→ REQUIRED WORK
Taking only the lines of the data below from the line with "Une plantation d'hévéas." to the line with "Vue De Drone", ends included, write them out exactly and without pictures.

→ PROVIDED DATA
----
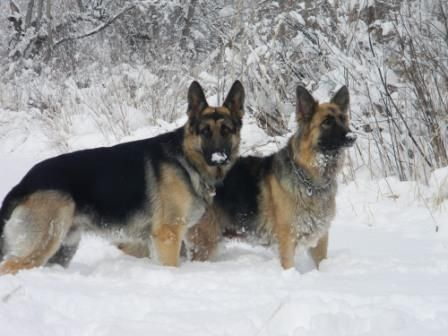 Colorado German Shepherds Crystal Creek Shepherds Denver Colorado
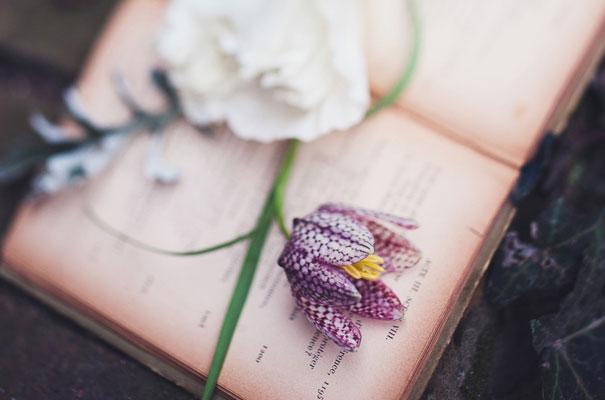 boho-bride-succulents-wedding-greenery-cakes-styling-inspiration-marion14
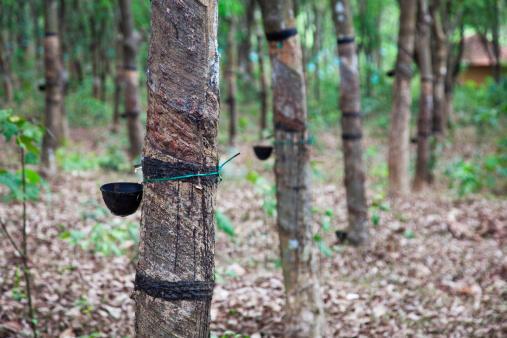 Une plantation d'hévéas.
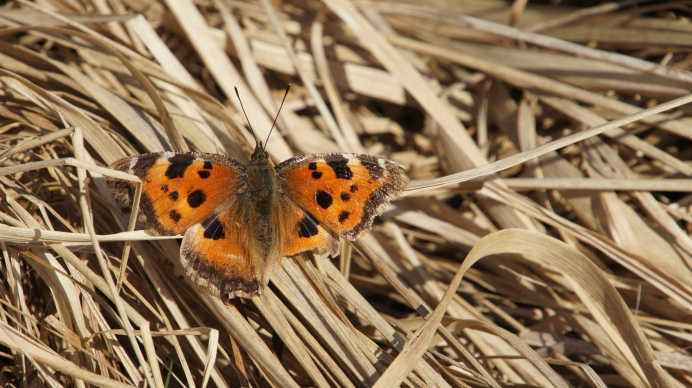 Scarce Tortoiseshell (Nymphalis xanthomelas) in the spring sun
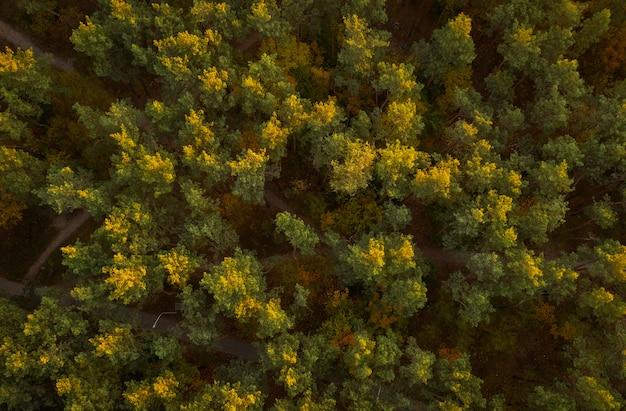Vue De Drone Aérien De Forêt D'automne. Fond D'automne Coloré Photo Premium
----
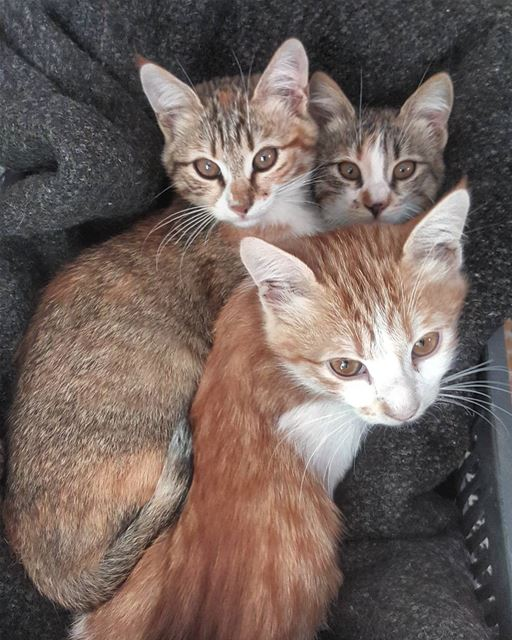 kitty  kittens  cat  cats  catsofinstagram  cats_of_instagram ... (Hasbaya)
----
→ ANSWER TO THE PROBLEM
 Une plantation d'hévéas.
 Scarce Tortoiseshell (Nymphalis xanthomelas) in the spring sun
Vue De Drone Aérien De Forêt D'automne. Fond D'automne Coloré Photo Premium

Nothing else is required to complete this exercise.